The last point I want to make is the virtual utility of regional organisations and international superstructures and so on and reinforcing good developments of this kind, reinforcing the possibility of peace being preserved and international pressures being put to work to ensure that. Asian institutional structures have been fantastically important in south-east Asia in terms of curbing a long history of violence and mutual conflict and calming a lot of internal pressures within each of those societies has recently been reinforced by larger regional architecture with economic co-operation in the form of Asian regional security structures, which are recent inventions, but all of which have been important in creating the larger sense of community we were talking about earlier on.
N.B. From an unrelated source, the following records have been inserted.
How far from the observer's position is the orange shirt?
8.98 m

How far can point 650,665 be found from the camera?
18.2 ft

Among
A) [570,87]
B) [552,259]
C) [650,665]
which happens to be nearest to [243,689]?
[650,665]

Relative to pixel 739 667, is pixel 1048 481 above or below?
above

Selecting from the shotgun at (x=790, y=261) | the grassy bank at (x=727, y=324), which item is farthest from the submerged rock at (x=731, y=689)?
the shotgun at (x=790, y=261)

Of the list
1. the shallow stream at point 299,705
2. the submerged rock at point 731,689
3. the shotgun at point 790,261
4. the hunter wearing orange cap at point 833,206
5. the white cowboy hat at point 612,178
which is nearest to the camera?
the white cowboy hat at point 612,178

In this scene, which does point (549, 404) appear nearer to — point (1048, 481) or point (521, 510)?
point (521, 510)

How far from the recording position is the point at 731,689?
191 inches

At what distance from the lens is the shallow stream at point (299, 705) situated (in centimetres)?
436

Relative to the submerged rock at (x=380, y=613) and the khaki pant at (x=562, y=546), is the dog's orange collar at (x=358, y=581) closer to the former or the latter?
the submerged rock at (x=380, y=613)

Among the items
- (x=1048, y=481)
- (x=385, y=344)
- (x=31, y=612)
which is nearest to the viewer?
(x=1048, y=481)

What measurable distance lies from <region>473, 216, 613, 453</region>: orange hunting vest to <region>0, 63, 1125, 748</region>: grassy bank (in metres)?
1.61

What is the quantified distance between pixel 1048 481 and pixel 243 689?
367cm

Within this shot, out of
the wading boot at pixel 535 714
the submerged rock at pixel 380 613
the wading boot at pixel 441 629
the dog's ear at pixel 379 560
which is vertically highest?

So I don't want to sound like a hopelessly naive optimist about these matters but, instead of being totally consumed by the European experience, and being totally appalled and consumed by the African experience, I think it might just give us a little ground to finish on a note of optimism and say: Hey, look at what's going on in the most economically dynamic and vital and fastest growing part of the world at the moment. And it really isn't a bad story from the perspective we've just been talking about.